Наконец я набрел на остатки моего полка. Где были остальные? — погибли, пропали без вести, попали в плен — об этом никто не знал. Все думали, что я погиб вместе с полковником и страшно обрадовались моему появлению. Правда, оказалось, что из всех, с кем я поддерживал близкие отношения, в живых остался один лишь Пенанрос.
Да и этого бедолагу живым можно было считать лишь условно. Он подхватил тяжелую дизентерию и, завернувшись в шинель, лежал в грязи, чувствуя приближение смерти. Тем не менее он узнал меня и протянул мне руку.
— Знаете, — сказал он, — Франческас убит. Все-таки он был хорошим парнем.
Я понимал, что, если оставить его здесь, то он умрет, причем не от болезни, а от холода и сырости. Но где его разместить и вообще, как с ним быть? Я попытался уговорить нескольких товарищей помочь мне перенести его в палатку, но они даже не посмотрели в мою сторону. По их мнению, умирать надо было раньше, а теперь все равно, умирать в палатке или на земле.
— Ведь правда, Пенанрос, тебе все равно, где умирать, здесь или там? — спросил один из товарищей.
— Я не хочу умирать, — ответил бедняга.
— Умереть не трудно, не забудь только, когда станешь помирать, отдать мне свою шинель.
— Ну нет, шинель я отдам д’Аронделю.
Его агония была недолгой. Мы сообщили о смерти Пенанроса офицеру и через час вчетвером отнесли и уложили его тело в яму, вырытую под высоким тополем.
Всю жизнь я с презрением относился к людям, которые пекутся о своем здоровье, боятся заболеть и постоянно щупают у себя пульс. Но сейчас, стоя у этой ямы, я испытал именно такой страх.

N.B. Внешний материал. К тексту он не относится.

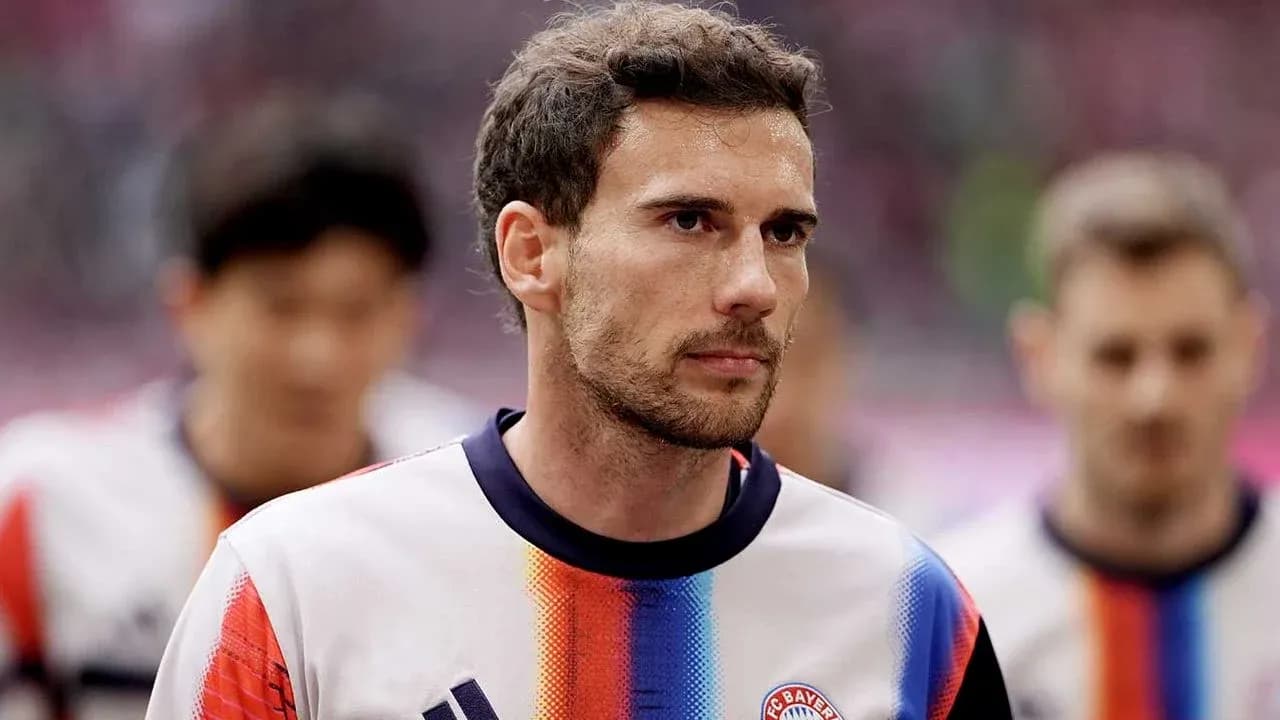 Player walking onto the pitch in team jersey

А что будет, если и я заболею? Вот простужусь, начнутся рези в животе, подскочит температура и мне конец. Сколько я продержусь, если заболею?
С такими тяжелыми мыслями я отправился на берег реки и принялся искать подходящее место, откуда можно было попытаться спастись. Река здесь была широкая с сильным течением, однако я легко мог бы ее переплыть. Но на противоположном берегу стояли часовые, и вся проблема заключалась именно в этом. Здесь даже ночью плывущий по реке человек был бы очень заметен.